Привет наш всем вам, без изъятья!
Для всех семейный пир готов!
Недаром вас звала Россия
На праздник мира и любви;
Но знайте, гости дорогие,
Вы здесь не гости, вы – свои!
Вы дома здесь…

 

(«Славянам». 1867) 218

 

Стихотворение, эмоционально возвышенное по интонации, грустно по сути: само славянство у «иноязыческих властей» есть «тяжкий первородный грех», «враждебною судьбиной» «разлучены» славянские народы; «как Божья кара», «славянское самосознанье», «страшит» недругов и «дышит им в лицо». Давно уже в западном мире господствуют двойные стандарты:

Давно на почве европейской,
Где ложь так пышно разрослась,
Давно наукой фарисейской
Двойная правда создалась:
Для них – закон и равноправность,
Для нас – насилье и обман,
И закрепила стародавность
Их, как наследие славян.

 

(2, 177)

 

Давно уже западноевропейцы с распростертыми объятиями «честят лобзанием своим» «лишь нашего Иуду», т.е. предателя славянских интересов. Недалеко от него ушли и представители либерального крыла русской интеллигенции:

Напрасный труд – нет, их не вразумишь.
Чем либеральней, тем они пошлее,
Цивилизация – для них фетиш,
Но недоступна им её идея.

 

Как перед ней ни гнитесь, господа,
Вам не снискать признанья от Европы:
В её глазах вы будете всегда
Не слуги просвещенья, а холопы.

 

(Май 1867; 2, 181)

 

В дни, когда обсуждалась проблема объединения славян, когда шла речь о федеративном устройстве «славянских племен» и когда Западная Европа была охвачена жестокой войной, предвестницей мировых войн XX в., Тютчев четко противопоставил две системы полярного мира в стихотворении «Два единства» (1870):

Из переполненной Господним гневом чаши
Кровь льется через край, и Запад тонет в ней –
Кровь хлынет и на вас, друзья и братья наши –
Славянский мир, сомкнись тесней…

 

«Единство, – возвестил оракул наших дней, –
Быть может спаяно железом лишь и кровью…»
Но мы попробуем спаять его любовью –
А там увидим, что прочней…

 

(2, 221)

 

«Попробуем спаять его любовью…» Как точно сказано. Нет ни утверждения того, что будет, ни отчаяния от хода событий, а есть только желание, потребность через любовь утвердить закон любви вместо закона насилия (вспомним позднюю статью Л. Н. Толстого «Закон любви и закон насилия»). Есть вера в возможность братства славянских народов, но есть и понимание трудности пути, сопряженного с насилием, горем, страданием:

И эта вера в правду Бога
Уж в нашей не умрет груди,
Хоть много жертв и горя много
Еще мы видим впереди…

 

(2, 178)

 

Есть осмысление и того, что без Польши решить проблему славянского единства вряд ли возможно. Русский историк С. М. Соловьев в большом исследовании «История падения Польши» (1863) назвал это «государственное образование» форпостом католицизма в Восточной Европе, которое стремится разрушить основы православия и посягательство которого на украинские и белорусские земли активно поддерживают западноевропейские страны. Понимая все это, Ф. И. Тютчев, мечтал об объединении славянских государств вокруг Константинополя и верил, что Польша тоже станет частью всеславянского братства:

Тогда лишь в полном торжестве,
В славянской мировой громаде,
Строй вожделенный водворится, –
Как с Русью Польша помирится, –
А помирятся ж эти две,
Не в Петербурге, не в Москве,
А в Киеве и в Цареграде…

 

(1850; 2, 17)

 

Активным сторонником идеи панславизма был Ф. М. Достоевский, считавший, что Россия, если справится со всякими корыстными устремлениями по отношению к славянам, привлечет их внимание к себе. «Все, – писал он, – воротятся в родное гнездо». Запад, не сомневался он, будет всячески этому препятствовать, но победа останется за Россией.

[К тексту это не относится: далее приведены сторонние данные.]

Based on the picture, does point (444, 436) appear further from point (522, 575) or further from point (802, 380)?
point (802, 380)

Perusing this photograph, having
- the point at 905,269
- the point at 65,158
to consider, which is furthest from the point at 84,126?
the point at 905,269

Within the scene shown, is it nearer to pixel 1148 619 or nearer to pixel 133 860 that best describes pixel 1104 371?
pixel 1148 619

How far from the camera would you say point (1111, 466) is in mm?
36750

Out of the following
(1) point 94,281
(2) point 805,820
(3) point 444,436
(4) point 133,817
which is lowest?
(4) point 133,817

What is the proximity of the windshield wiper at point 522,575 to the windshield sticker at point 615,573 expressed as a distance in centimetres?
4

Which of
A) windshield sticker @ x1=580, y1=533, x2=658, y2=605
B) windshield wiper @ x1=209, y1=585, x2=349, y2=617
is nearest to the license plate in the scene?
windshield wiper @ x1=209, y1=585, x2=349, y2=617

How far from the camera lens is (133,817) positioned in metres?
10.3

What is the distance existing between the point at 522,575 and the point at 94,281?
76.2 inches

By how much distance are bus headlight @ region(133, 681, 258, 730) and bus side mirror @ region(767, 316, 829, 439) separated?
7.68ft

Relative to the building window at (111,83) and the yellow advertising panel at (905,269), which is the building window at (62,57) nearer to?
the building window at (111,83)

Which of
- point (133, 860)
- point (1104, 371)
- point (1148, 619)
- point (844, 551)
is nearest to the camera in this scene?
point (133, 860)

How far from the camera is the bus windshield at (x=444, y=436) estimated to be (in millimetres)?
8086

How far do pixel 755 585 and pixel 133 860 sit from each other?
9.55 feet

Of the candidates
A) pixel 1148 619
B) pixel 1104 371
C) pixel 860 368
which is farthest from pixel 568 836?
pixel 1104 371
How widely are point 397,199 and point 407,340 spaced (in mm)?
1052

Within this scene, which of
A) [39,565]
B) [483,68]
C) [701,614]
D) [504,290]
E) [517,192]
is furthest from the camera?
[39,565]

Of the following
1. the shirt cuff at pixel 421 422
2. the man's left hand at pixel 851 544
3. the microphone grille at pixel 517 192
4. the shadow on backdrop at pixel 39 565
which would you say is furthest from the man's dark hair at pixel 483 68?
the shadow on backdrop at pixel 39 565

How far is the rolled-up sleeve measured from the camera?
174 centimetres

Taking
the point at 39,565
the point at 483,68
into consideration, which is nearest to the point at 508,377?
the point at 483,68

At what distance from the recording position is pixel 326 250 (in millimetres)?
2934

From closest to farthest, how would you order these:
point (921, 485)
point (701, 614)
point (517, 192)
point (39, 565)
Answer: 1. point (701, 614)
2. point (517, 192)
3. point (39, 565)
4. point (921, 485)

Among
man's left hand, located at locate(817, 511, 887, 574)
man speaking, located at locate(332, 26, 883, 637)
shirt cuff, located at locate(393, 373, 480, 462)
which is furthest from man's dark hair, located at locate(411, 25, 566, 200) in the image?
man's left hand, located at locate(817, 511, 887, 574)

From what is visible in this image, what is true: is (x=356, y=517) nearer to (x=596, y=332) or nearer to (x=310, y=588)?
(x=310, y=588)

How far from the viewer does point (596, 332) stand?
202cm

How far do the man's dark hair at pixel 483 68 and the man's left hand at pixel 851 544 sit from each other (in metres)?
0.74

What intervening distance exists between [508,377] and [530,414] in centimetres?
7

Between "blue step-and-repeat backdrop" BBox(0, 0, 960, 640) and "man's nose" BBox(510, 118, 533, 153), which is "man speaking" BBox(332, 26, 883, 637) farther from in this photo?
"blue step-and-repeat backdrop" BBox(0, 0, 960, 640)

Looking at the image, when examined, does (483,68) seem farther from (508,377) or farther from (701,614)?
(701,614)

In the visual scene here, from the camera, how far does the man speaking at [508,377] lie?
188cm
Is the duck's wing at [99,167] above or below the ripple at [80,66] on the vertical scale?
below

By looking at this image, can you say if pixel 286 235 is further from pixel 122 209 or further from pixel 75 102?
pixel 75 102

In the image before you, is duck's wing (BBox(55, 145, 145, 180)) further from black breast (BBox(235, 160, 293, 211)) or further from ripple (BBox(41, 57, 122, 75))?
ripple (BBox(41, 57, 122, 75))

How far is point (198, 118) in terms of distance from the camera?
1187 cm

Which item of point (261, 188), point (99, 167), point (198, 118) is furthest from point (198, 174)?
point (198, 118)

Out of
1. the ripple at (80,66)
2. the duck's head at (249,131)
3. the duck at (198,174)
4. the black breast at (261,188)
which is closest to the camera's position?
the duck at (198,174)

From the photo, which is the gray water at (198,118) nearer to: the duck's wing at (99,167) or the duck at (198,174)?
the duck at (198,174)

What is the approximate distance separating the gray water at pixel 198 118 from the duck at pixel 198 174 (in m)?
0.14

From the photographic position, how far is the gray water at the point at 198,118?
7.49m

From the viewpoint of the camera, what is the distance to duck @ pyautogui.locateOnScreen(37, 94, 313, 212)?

Когда в 1876 г. началась война между Сербией и Турцией, Достоевский без колебаний поддержал славян и занял активную позицию по отношению к добровольческому движению в России.

Лев Толстой выразил свой взгляд на военно-политический конфликт между Сербией и Турцией в VIII части романа «Анна Каренина». Славянский вопрос и война в Сербии – предмет полемической схватки его героев.

В своей статье об отношении Л. Н. Толстого и Ф. М. Достоевского к русско-турецким войнам 1870-х гг. А. И. Шифман выявил различия и точки совпадения во взглядах писателей. Хотя исследователь и обращался к тексту романа «Анна Каренина», собственно анализ спора героев о войне Сербии с Турцией носил фрагментарный характер, перевес явно был на стороне событий другого исторического масштаба. Речь шла прежде всего о Русско-турецкой войне 1877–1878 гг. Если отбросить негативные идеологические клише, вызванные эпохой, когда писалась статья ученого, то можно согласиться с главным выводом, сделанным им:

«В позиции Достоевского, при всей ее осложненности реакционно-монархическими иллюзиями, чувствуется та же боль за страдающее человечество, то же стремление найти для него путь гармонического развития на основах мира и братства, что и у Толстого. На месте рухнувших идеалов европейского либерализма Достоевский утверждает свою утопию „великой православной России“, но Россию он мыслит доброй, гуманной, стоящей не над Европой, а во главе ее, со знаменем свободы и всемирного братства в руках. И здесь – в этом генеральном тезисе, как и в своей сердечной боли за Россию, за русский народ, он не расходится, а встречается с Толстым»219.

Отмечая сильные и слабые стороны в позиции Толстого, А. И. Шифман писал:

«Сила – в более непосредственном и близком, чем у Достоевского, знании деревни, в превосходном понимании нужд и психологии русского крестьянина, в стремлении отстоять его интересы.

Сила – в более трезвом и критическом отношении к царизму, в более резком, чем у Достоевского, неприятии политики самодержавия, в более непримиримой оппозиции ко всем действиям власть имущих, особенно к действиям петербургских верхов.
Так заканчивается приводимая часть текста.